The country's steward of significant historical and archaeological sites has put 1,680 sites on its annual "at risk" register – a rise since last year of 87 grade I and II listed buildings, eight battlefields, and 10 underwater wrecks. About one in every 14 parks, gardens and landscapes is also threatened. Overall, this amounts to one in 12 heritage sites across the nation classed as "high risk", in need of urgent preservation, with £400m needed to save them.
For the first time, the organisation has created a map that ranks local authorities in order of the highest quantity of monuments at risk. In all, 27 authorities, including councils in Birmingham, Gateshead, Rotherham, Leeds and Coventry, have monuments that are listed in the "high risk" category. They include the crumbling grade II-listed Battersea Power Station, a doorless listed telephone box in Whitechapel, east London, a vacant housing estate in Newcastle and battlefields of extraordinary importance – including a Civil War site in Newbury, Berkshire – which are owned by local authorities that are under pressure to use the space for "new build" housing developments.
English Heritage, which released its Heritage at Risk Register yesterday, said owners of homes and monuments that were of national importance and were woefully neglectful could have their identities exposed in the register next year, if the situation is not improved. The heritage body, which is attempting to compile a comprehensive database of sites at risk, which has been called a Doomsday Book, said some of these owners had been hostile to the idea of preserving important sites even when offered money for the task. Simon Thurley, the chief executive of English Heritage, said this wilful neglect and hostility only occurred in a minority of cases. "The first purpose of this register is to spur people into action. There are some who are irresponsible, but they are a very small proportion," he said.
One such example, he said, was the crumbling, overgrown remains of Snodhill Castle, in Herefordshire, dating from the 13th century, which he said, was owned by a group of people and "will not be there in 20 years time if they carry on like they are doing".

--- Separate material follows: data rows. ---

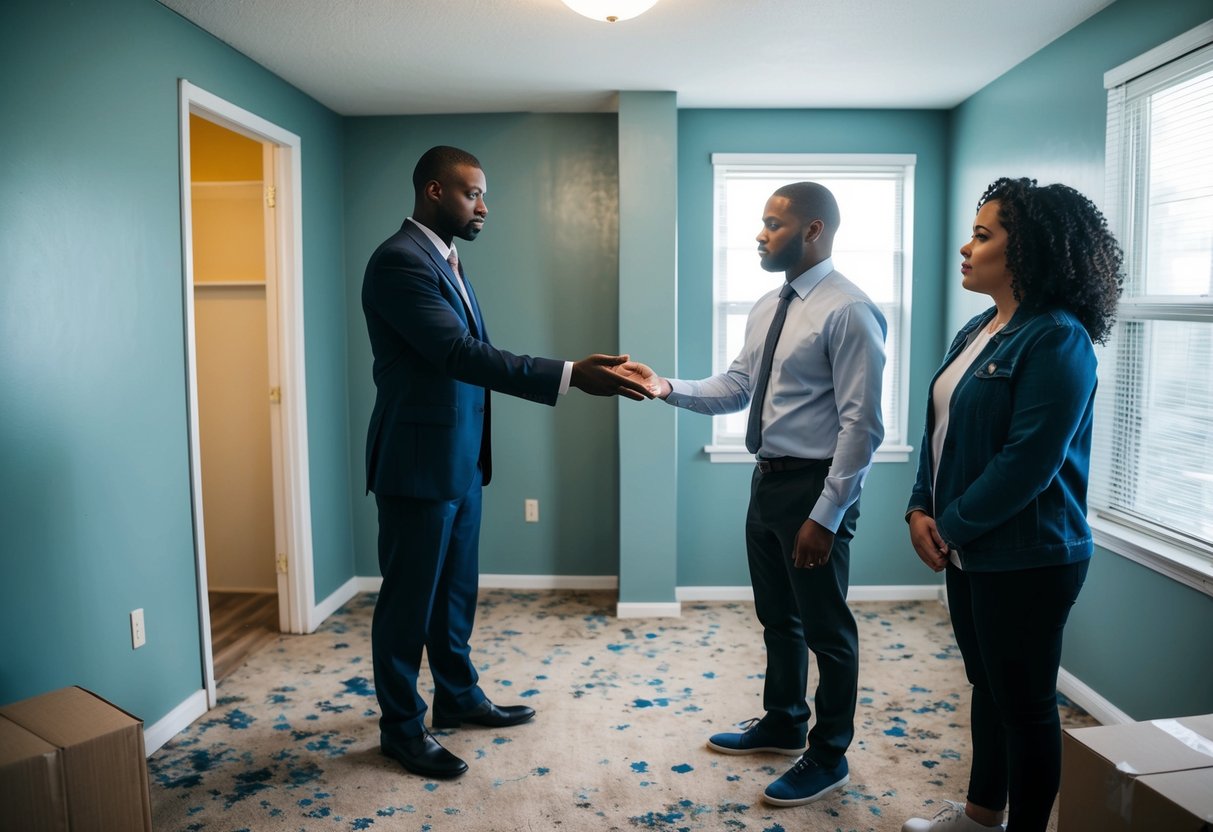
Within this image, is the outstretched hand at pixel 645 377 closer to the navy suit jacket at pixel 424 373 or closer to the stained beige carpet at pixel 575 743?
the navy suit jacket at pixel 424 373

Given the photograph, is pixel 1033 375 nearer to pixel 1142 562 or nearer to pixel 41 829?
pixel 1142 562

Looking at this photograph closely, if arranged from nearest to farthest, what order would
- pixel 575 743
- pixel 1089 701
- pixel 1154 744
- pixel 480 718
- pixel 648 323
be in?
pixel 1154 744
pixel 575 743
pixel 480 718
pixel 1089 701
pixel 648 323

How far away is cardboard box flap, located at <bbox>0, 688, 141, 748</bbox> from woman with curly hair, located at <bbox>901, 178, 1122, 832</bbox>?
1835 mm

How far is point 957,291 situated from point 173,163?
Result: 3.21 meters

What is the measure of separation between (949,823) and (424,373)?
5.77ft

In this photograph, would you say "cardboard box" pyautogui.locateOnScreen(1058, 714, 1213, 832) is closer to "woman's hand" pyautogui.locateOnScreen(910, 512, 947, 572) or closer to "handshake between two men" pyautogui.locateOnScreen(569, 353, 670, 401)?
"woman's hand" pyautogui.locateOnScreen(910, 512, 947, 572)

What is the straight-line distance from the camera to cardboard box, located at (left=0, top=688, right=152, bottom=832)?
168 centimetres

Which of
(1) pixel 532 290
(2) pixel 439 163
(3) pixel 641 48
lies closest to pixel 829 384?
(2) pixel 439 163

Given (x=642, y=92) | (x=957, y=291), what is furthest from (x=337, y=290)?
(x=957, y=291)

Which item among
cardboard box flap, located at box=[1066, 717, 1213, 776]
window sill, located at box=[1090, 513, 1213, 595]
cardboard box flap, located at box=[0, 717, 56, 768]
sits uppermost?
window sill, located at box=[1090, 513, 1213, 595]

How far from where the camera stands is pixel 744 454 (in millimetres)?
4117

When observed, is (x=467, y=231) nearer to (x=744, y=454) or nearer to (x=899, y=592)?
(x=744, y=454)

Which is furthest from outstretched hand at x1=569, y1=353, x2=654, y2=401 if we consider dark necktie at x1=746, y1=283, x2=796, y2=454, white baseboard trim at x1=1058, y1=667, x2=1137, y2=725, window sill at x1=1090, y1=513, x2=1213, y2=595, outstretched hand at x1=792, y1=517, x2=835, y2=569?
white baseboard trim at x1=1058, y1=667, x2=1137, y2=725

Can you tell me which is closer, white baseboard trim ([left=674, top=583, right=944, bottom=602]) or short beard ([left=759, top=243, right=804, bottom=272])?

Mr Thurley said it was a "scandal" that half of the 572 listed buildings that were at risk in London were currently standing empty. He said he was heartened by the £60m pledge by London's Mayor, Boris Johnson, to transform these neglected structures into homes for Londoners.
Meanwhile, the heritage body SAVE released a compilation of buildings at risk, highlighting the shame of Britain's historic cinemas, which had been left to decay, including the Derby Hippodrome, part of which was illegally demolished.
Vandalised, eroded and in need of repair
Uxbridge Lido, Uxbridge, Middlesex
The grade II-listed lido, 1935, is the only example of a 12-sided "star" swimming pool in the country.
The Gatehouse, Selby, Yorkshire
With the western end of this 15th century gatehouse in ruins, repairs are to be carried out by the Vivat Trust, which intends to convert the gatehouse into a holiday cottage. English Heritage hopes that it will be removed from the list soon.
Bowes Railway Incline and Springwell Colliery, Gateshead
One of the world's first railways, the Bowes Railway Incline is a section of the 1826 Stephenson rope-hauled colliery railway. Along with the Springwell Colliery, it is considered to be the hub of Stephenson's system of rail and tramways. The track is suffering from severe erosion and the buildings on the site have been vandalised.